■ **Exercise materials**:
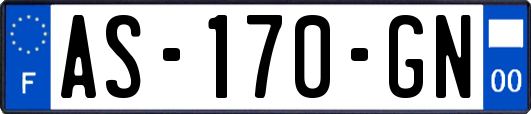 AS-170-GN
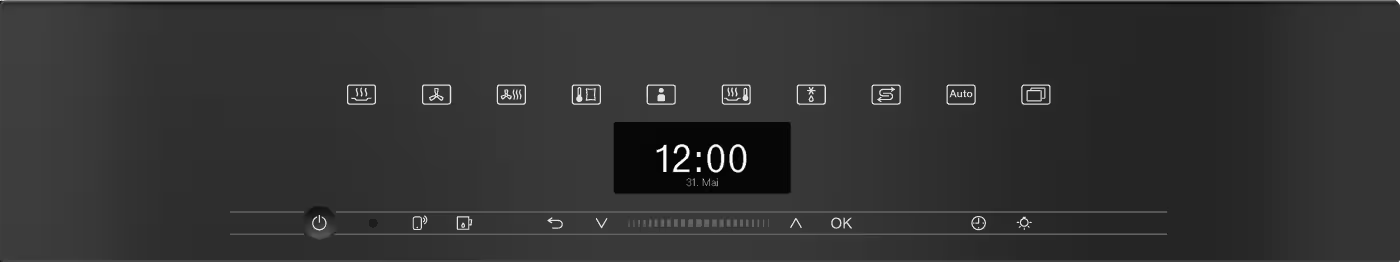 DGC7465HCED/CLS Miele afbeelding 2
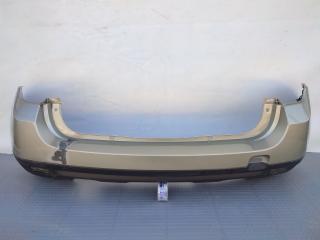 Запчасть бампер задний Renault Duster 2010-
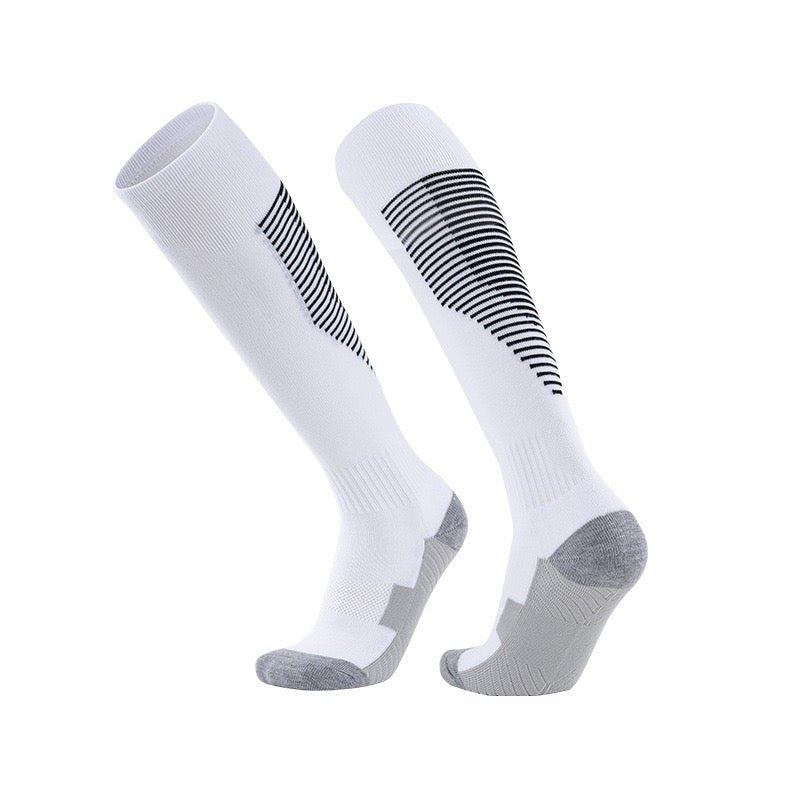 LONG SOCCER SOCKS - DeDiAl E - Commerce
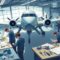 Tout savoir sur le BTS Aéronautique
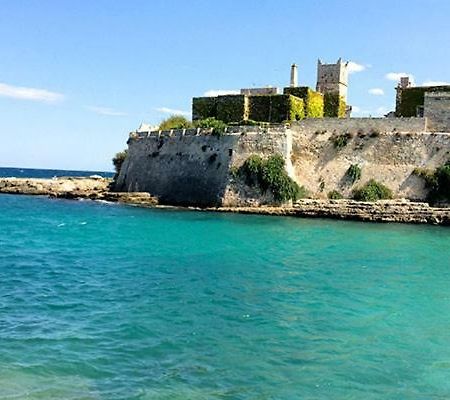 Casa Di Marco Villa Monopoli Ngoại thất bức ảnh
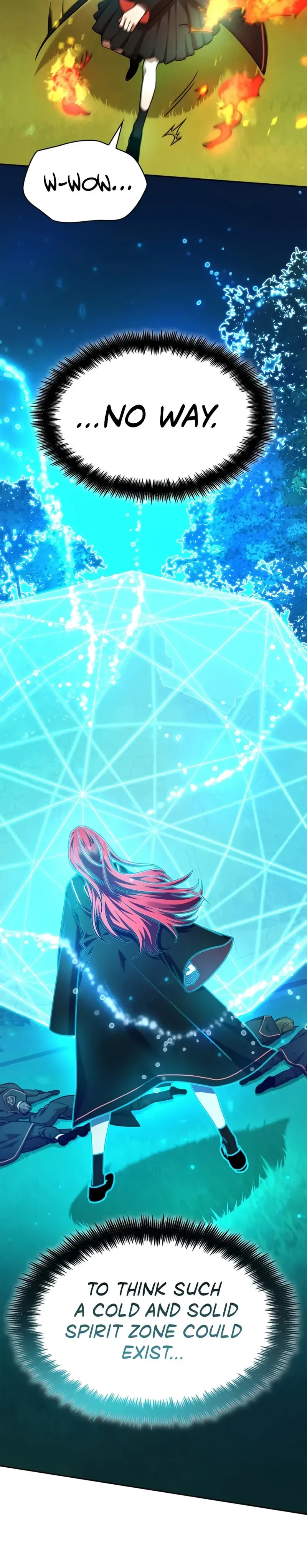 Infinite Mage Chapter 26 - 26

■ **What is required**: Render the data above as a numbered list with no blank lines, keeping only the caption text and leaving out the pictures.

■ **Result of the task**:
1.  AS-170-GN
2.  DGC7465HCED/CLS Miele afbeelding 2
3.  Запчасть бампер задний Renault Duster 2010-
4.  LONG SOCCER SOCKS - DeDiAl E - Commerce
5.  Tout savoir sur le BTS Aéronautique
6.  Casa Di Marco Villa Monopoli Ngoại thất bức ảnh
7.  Infinite Mage Chapter 26 - 26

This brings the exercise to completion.